Epithelial ovarian cancer (EOC) represents the most lethal gynaecological malignancy, with particularly poor outcome seen in patients with high-grade serous tumours (HGSOC). Our goal is to develop a gd T-cell-based immunotherapy to address this need. gd T-cells contribute to cancer immunosurveillance, owing to their ability to recognise markers of cell stress. Vg9Vd2 cells are the primary circulating gd T-cell subset in man and undergo HLA-independent activation by phosphoantigen (PAg) intermediates of mevalonate metabolism. PAgs are increased in EOC cells, owing in part to p53 mutation. Amino-bisphosphonate drugs (NBP) further enhance PAg accumulation, sensitising EOC cells to gd T-cell-mediated killing. We have shown that Vg9Vd2 T-cells can be expanded from EOC patients and that they destroy autologous and immortalised EOC tumour cells and cause regression of derived xenografts. Building on this, we have recently developed a novel GMP-compliant system to expand these cells (method 2), which substantially improves both their yield and intrinsic tumouricidal activity. In this DPFS project, we will evaluate anti-tumour activity of method 2-expanded Vg9Vd2 T-cells from patients against EOC. First, we will use high-throughput in-vitro luciferase assays to determine their anti-tumour activity (alone and in combination with licensed NBPs) against a panel of HGSOC and other EOC cells. Next, we will assess their in-vivo therapeutic activity using a panel of HGSOC xenograft models. Owing to transcoelomic metastasis, all therapeutic agents will be administered to the peritoneal cavity (an established route of drug delivery in EOC). Iterative optimisation will then be undertaken to determine the optimum schedule of repeated cell/NBP administration and need for cytokine support. Finally, we will develop a maximally closed and clinically compliant manufacturing process for large-scale method 2 production of these cells, paving the way for first in man testing in EOC patients.

1. Who will benefit from this research?

Four groups of beneficiaries have been identified.
First, we hope that the main beneficiaries of the project will prove to be patients with ovarian cancer.
Second, successful translation of this approach may also benefit the owners of Intellectual Property pertaining to this technology, namely King's College London.
Third, we can envision that translational and clinical researchers who work in related fields may also benefit from the work.
Fourth, governments may benefit from availability of better treatments of ovarian cancer.

2. How will they benefit from this research?

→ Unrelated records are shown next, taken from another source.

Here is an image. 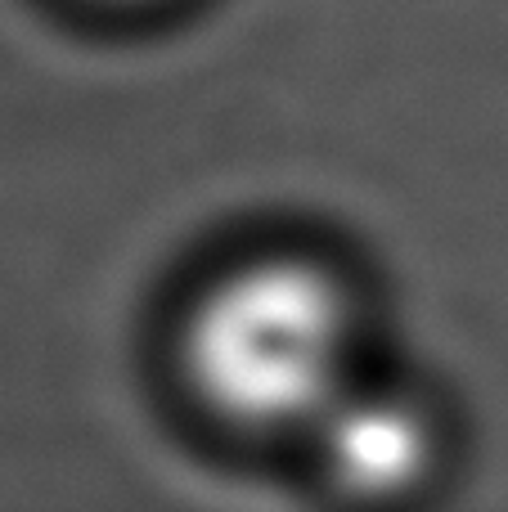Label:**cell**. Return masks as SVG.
<instances>
[{
  "instance_id": "obj_1",
  "label": "cell",
  "mask_w": 508,
  "mask_h": 512,
  "mask_svg": "<svg viewBox=\"0 0 508 512\" xmlns=\"http://www.w3.org/2000/svg\"><path fill=\"white\" fill-rule=\"evenodd\" d=\"M180 369L234 432L311 436L360 382V297L324 256H243L189 301Z\"/></svg>"
},
{
  "instance_id": "obj_2",
  "label": "cell",
  "mask_w": 508,
  "mask_h": 512,
  "mask_svg": "<svg viewBox=\"0 0 508 512\" xmlns=\"http://www.w3.org/2000/svg\"><path fill=\"white\" fill-rule=\"evenodd\" d=\"M311 450L324 481L347 504L392 508L414 499L441 463V418L423 396L396 382L360 378L315 423Z\"/></svg>"
},
{
  "instance_id": "obj_3",
  "label": "cell",
  "mask_w": 508,
  "mask_h": 512,
  "mask_svg": "<svg viewBox=\"0 0 508 512\" xmlns=\"http://www.w3.org/2000/svg\"><path fill=\"white\" fill-rule=\"evenodd\" d=\"M108 5H149V0H108Z\"/></svg>"
}]
</instances>
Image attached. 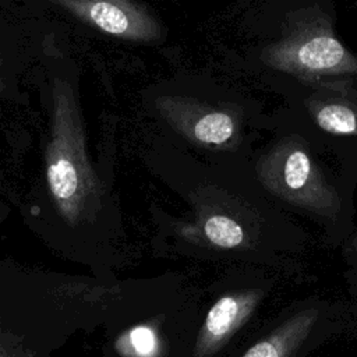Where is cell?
Segmentation results:
<instances>
[{"label":"cell","instance_id":"6da1fadb","mask_svg":"<svg viewBox=\"0 0 357 357\" xmlns=\"http://www.w3.org/2000/svg\"><path fill=\"white\" fill-rule=\"evenodd\" d=\"M28 86L38 105V159L20 201L21 216L53 251L109 282L107 191L89 152L78 63L53 31L38 32Z\"/></svg>","mask_w":357,"mask_h":357},{"label":"cell","instance_id":"7a4b0ae2","mask_svg":"<svg viewBox=\"0 0 357 357\" xmlns=\"http://www.w3.org/2000/svg\"><path fill=\"white\" fill-rule=\"evenodd\" d=\"M120 290L71 275L0 259V357H50L79 332L107 321Z\"/></svg>","mask_w":357,"mask_h":357},{"label":"cell","instance_id":"3957f363","mask_svg":"<svg viewBox=\"0 0 357 357\" xmlns=\"http://www.w3.org/2000/svg\"><path fill=\"white\" fill-rule=\"evenodd\" d=\"M50 7L102 33L134 40L156 36V25L135 4L120 0H50Z\"/></svg>","mask_w":357,"mask_h":357},{"label":"cell","instance_id":"277c9868","mask_svg":"<svg viewBox=\"0 0 357 357\" xmlns=\"http://www.w3.org/2000/svg\"><path fill=\"white\" fill-rule=\"evenodd\" d=\"M38 32L0 15V113L4 106L29 103L28 77L35 57Z\"/></svg>","mask_w":357,"mask_h":357},{"label":"cell","instance_id":"5b68a950","mask_svg":"<svg viewBox=\"0 0 357 357\" xmlns=\"http://www.w3.org/2000/svg\"><path fill=\"white\" fill-rule=\"evenodd\" d=\"M258 297L241 293L219 298L209 310L194 347V357H211L220 350L248 318Z\"/></svg>","mask_w":357,"mask_h":357},{"label":"cell","instance_id":"8992f818","mask_svg":"<svg viewBox=\"0 0 357 357\" xmlns=\"http://www.w3.org/2000/svg\"><path fill=\"white\" fill-rule=\"evenodd\" d=\"M314 321V311H305L291 318L269 336L251 346L243 357H291L307 337Z\"/></svg>","mask_w":357,"mask_h":357},{"label":"cell","instance_id":"52a82bcc","mask_svg":"<svg viewBox=\"0 0 357 357\" xmlns=\"http://www.w3.org/2000/svg\"><path fill=\"white\" fill-rule=\"evenodd\" d=\"M346 57L343 46L331 36H317L303 43L297 50V60L311 70H329Z\"/></svg>","mask_w":357,"mask_h":357},{"label":"cell","instance_id":"ba28073f","mask_svg":"<svg viewBox=\"0 0 357 357\" xmlns=\"http://www.w3.org/2000/svg\"><path fill=\"white\" fill-rule=\"evenodd\" d=\"M234 130L233 120L226 113H211L194 126V135L205 144H222L227 141Z\"/></svg>","mask_w":357,"mask_h":357},{"label":"cell","instance_id":"9c48e42d","mask_svg":"<svg viewBox=\"0 0 357 357\" xmlns=\"http://www.w3.org/2000/svg\"><path fill=\"white\" fill-rule=\"evenodd\" d=\"M205 234L213 244L225 248L238 245L244 237L241 226L233 219L222 215L211 216L206 220Z\"/></svg>","mask_w":357,"mask_h":357},{"label":"cell","instance_id":"30bf717a","mask_svg":"<svg viewBox=\"0 0 357 357\" xmlns=\"http://www.w3.org/2000/svg\"><path fill=\"white\" fill-rule=\"evenodd\" d=\"M318 124L332 134H351L357 130L354 113L340 105H329L317 114Z\"/></svg>","mask_w":357,"mask_h":357},{"label":"cell","instance_id":"8fae6325","mask_svg":"<svg viewBox=\"0 0 357 357\" xmlns=\"http://www.w3.org/2000/svg\"><path fill=\"white\" fill-rule=\"evenodd\" d=\"M311 165L307 153L303 151H293L284 163V183L291 190L301 188L310 176Z\"/></svg>","mask_w":357,"mask_h":357},{"label":"cell","instance_id":"7c38bea8","mask_svg":"<svg viewBox=\"0 0 357 357\" xmlns=\"http://www.w3.org/2000/svg\"><path fill=\"white\" fill-rule=\"evenodd\" d=\"M11 215V204L6 199H0V227Z\"/></svg>","mask_w":357,"mask_h":357}]
</instances>
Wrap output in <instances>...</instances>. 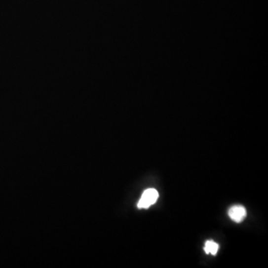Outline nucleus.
Masks as SVG:
<instances>
[{
    "label": "nucleus",
    "mask_w": 268,
    "mask_h": 268,
    "mask_svg": "<svg viewBox=\"0 0 268 268\" xmlns=\"http://www.w3.org/2000/svg\"><path fill=\"white\" fill-rule=\"evenodd\" d=\"M158 197H159V193L156 190L148 189L143 192L137 206L140 209H148L156 203Z\"/></svg>",
    "instance_id": "nucleus-1"
},
{
    "label": "nucleus",
    "mask_w": 268,
    "mask_h": 268,
    "mask_svg": "<svg viewBox=\"0 0 268 268\" xmlns=\"http://www.w3.org/2000/svg\"><path fill=\"white\" fill-rule=\"evenodd\" d=\"M228 214L232 221L235 223H241L247 216V211L244 206L236 205V206H232L229 209Z\"/></svg>",
    "instance_id": "nucleus-2"
},
{
    "label": "nucleus",
    "mask_w": 268,
    "mask_h": 268,
    "mask_svg": "<svg viewBox=\"0 0 268 268\" xmlns=\"http://www.w3.org/2000/svg\"><path fill=\"white\" fill-rule=\"evenodd\" d=\"M219 245L213 241H207L205 244L204 251L206 254H212L215 256L218 253Z\"/></svg>",
    "instance_id": "nucleus-3"
}]
</instances>
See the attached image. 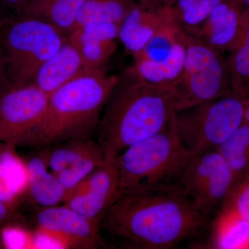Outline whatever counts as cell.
<instances>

First, patients may benefit through amelioration of the morbidity and mortality associated with ovarian cancer. Groups considered most likely to benefit are those individuals in whom disease has been maximally de-bulked by conventional surgical and chemotherapy and those individuals with relapsed disease following primary therapy.
Second, owners of intellectual property may benefit through Royalties derived from (i) the sale or supply of services/ products which infringe claim(s) made in patent(s) pertaining to relevant intellectual property or (ii) any licence, assignment or transfer under/of relevant patent(s).
Third, the means by which certain Academic groups may benefit is described in the Academic Beneficiaries section.
Fourth, development of a successful immunotherapeutic approach for ovarian cancer could impact upon the economic cost of cancer, measured as direct (eg healthcare-related) and indirect costs (pertaining to lost productivity).